Spatial question entries
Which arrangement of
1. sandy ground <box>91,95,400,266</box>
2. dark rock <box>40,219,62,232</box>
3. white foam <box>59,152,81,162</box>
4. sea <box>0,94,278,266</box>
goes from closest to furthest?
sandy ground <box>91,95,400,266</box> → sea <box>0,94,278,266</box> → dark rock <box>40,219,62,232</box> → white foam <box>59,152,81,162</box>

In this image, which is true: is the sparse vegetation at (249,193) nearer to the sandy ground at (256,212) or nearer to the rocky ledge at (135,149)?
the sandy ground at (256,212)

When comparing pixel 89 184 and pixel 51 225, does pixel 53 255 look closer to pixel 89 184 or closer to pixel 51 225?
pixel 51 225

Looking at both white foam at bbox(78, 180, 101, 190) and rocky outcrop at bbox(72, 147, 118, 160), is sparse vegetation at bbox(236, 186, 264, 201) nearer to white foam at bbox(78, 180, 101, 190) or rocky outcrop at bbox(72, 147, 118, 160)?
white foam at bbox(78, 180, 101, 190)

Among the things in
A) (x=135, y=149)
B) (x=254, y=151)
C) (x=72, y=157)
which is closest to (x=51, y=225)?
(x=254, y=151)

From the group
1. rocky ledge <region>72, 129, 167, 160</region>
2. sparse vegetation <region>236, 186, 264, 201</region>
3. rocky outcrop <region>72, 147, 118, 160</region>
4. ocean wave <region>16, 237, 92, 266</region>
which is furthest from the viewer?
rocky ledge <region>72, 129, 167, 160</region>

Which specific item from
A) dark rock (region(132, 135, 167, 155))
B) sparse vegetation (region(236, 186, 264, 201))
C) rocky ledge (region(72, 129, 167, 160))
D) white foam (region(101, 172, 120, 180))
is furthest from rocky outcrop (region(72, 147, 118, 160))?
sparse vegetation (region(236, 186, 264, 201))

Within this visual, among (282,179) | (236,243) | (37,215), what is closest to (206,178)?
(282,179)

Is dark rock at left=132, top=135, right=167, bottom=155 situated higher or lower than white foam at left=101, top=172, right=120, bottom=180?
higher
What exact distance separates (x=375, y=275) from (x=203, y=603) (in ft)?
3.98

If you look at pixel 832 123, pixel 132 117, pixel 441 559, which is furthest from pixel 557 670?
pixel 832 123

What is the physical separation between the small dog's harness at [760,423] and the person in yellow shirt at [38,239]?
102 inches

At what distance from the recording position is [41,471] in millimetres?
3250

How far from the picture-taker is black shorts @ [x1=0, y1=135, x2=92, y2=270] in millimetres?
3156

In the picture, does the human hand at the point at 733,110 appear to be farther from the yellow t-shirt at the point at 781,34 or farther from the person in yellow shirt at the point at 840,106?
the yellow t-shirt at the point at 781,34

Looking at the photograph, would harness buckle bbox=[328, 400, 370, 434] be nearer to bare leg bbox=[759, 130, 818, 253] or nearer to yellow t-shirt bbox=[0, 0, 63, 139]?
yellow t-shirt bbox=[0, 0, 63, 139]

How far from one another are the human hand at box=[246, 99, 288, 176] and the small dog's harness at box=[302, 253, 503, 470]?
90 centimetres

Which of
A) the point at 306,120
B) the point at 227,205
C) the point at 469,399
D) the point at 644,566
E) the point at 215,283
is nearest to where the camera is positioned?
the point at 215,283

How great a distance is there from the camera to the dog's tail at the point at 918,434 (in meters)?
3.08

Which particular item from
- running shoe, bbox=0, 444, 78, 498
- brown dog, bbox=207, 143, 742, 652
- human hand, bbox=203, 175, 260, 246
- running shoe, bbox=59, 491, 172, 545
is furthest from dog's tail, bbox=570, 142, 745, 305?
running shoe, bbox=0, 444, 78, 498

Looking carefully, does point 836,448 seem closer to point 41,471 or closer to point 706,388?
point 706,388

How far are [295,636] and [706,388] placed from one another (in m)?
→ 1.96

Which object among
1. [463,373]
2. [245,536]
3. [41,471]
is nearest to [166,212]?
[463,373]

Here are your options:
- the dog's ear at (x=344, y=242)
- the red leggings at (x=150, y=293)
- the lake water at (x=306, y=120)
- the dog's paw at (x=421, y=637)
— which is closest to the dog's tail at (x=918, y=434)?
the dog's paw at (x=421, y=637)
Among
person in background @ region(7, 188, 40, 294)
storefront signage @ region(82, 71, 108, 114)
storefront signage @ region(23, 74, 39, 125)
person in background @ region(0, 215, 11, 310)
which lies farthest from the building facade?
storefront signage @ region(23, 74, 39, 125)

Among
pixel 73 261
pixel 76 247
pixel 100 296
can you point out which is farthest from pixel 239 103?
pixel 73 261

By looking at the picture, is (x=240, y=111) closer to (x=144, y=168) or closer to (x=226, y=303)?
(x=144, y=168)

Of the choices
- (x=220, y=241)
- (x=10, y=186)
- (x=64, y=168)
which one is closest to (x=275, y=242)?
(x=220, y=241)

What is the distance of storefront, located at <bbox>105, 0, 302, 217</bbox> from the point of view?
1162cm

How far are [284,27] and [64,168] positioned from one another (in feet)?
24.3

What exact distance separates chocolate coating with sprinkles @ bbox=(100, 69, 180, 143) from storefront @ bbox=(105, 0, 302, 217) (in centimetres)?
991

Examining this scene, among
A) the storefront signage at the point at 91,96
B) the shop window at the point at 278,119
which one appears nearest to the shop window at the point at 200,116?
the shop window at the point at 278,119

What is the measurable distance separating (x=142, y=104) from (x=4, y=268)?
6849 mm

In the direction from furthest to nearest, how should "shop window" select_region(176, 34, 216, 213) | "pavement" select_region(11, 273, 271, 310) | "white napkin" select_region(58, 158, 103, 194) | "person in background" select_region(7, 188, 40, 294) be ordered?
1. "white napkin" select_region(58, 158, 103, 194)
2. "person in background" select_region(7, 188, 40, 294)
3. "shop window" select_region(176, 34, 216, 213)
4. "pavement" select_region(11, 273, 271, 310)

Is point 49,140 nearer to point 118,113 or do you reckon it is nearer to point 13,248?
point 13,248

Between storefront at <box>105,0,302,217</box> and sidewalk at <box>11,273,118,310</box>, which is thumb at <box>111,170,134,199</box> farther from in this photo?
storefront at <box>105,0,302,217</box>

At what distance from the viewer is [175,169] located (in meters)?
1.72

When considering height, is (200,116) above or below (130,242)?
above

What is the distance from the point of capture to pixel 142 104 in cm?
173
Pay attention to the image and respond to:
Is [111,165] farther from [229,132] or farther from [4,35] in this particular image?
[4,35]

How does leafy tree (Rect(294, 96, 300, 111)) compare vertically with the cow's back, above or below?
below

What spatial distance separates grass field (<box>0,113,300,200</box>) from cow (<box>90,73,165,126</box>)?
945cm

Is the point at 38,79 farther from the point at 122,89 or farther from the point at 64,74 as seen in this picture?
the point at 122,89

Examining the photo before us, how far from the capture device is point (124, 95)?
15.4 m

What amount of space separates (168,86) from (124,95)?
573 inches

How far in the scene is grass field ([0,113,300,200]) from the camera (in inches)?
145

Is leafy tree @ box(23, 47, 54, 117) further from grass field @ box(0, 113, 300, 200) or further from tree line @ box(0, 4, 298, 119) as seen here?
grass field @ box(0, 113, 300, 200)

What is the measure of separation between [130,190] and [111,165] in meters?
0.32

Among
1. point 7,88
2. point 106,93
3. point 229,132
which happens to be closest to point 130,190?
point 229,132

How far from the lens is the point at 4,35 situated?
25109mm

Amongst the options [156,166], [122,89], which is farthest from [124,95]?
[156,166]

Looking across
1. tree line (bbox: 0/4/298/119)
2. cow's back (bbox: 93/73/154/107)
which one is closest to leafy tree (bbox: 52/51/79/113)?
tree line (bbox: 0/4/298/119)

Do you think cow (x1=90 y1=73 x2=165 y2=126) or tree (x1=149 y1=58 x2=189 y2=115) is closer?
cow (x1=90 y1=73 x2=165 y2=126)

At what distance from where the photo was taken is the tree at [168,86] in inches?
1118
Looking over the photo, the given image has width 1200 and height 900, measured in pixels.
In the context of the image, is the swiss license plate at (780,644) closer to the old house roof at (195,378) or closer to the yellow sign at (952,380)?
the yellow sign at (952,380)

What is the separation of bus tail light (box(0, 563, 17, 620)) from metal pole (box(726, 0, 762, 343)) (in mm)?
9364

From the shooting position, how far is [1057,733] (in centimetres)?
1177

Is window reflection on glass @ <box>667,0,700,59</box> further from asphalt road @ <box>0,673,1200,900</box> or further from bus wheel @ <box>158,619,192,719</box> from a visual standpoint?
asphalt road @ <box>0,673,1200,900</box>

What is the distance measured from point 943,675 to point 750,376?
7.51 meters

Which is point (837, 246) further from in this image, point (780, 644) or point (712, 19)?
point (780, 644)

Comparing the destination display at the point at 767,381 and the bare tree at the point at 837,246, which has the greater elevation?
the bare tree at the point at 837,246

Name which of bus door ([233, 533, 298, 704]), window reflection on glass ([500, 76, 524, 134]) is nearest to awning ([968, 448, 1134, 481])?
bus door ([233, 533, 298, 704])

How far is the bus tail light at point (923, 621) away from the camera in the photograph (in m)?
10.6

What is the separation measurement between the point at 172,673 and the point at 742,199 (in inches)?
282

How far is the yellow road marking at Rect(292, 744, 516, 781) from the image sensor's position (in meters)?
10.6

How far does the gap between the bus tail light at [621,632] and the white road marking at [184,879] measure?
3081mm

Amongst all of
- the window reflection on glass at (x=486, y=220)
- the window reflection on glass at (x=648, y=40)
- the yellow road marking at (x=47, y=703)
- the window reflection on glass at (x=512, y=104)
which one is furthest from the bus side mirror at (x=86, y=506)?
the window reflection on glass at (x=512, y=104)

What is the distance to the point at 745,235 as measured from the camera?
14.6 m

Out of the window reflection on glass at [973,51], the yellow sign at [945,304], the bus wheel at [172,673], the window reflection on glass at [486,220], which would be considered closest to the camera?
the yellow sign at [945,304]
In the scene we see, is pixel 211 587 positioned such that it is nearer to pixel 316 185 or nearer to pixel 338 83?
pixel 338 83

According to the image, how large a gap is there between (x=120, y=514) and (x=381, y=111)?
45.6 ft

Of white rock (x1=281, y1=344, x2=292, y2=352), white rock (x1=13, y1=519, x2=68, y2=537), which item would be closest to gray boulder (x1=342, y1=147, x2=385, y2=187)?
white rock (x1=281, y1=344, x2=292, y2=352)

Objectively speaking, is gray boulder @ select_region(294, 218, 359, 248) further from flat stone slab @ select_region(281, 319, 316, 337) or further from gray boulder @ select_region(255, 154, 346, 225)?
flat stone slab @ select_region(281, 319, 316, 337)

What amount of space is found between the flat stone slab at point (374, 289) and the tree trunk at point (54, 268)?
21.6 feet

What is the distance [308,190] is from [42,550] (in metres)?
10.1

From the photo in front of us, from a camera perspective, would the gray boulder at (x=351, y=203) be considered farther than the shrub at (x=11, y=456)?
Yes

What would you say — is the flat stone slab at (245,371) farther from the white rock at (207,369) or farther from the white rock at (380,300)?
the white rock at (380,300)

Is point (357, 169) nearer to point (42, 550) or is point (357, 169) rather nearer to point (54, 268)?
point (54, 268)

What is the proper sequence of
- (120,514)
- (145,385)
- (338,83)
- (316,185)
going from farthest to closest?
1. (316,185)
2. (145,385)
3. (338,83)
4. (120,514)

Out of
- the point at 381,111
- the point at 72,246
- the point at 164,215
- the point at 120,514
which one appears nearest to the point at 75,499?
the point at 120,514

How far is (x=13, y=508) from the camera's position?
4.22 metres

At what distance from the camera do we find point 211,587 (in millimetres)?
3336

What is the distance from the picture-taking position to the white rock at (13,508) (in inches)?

== Request ==
Retype the lines from the one containing "What is the distance [308,190]" through the end of the lines, both ends included.

== Solution ==
What is the distance [308,190] is from [42,550] (in metres)?
10.1

From the photo in front of us, from a camera perspective, would the gray boulder at (x=351, y=203) be considered farther than the shrub at (x=11, y=456)?
Yes

What would you say — is the flat stone slab at (245,371) farther from the white rock at (207,369) or farther from the white rock at (380,300)?
the white rock at (380,300)

Is point (357, 169) nearer to point (42, 550) or is point (357, 169) rather nearer to point (54, 268)?
point (54, 268)

What is the proper sequence of
- (120,514)
- (145,385)
- (338,83)
- (316,185)
going from farthest to closest?
1. (316,185)
2. (145,385)
3. (338,83)
4. (120,514)

Out of
- the point at 381,111
- the point at 72,246
- the point at 164,215
- the point at 120,514
which one appears nearest to the point at 75,499?
the point at 120,514

How far is (x=13, y=508) from the camera's position?
4.22 metres

At what distance from the camera do we find point 211,587 (in millimetres)?
3336

What is the distance from the picture-taking position to the white rock at (13,508) (in inches)?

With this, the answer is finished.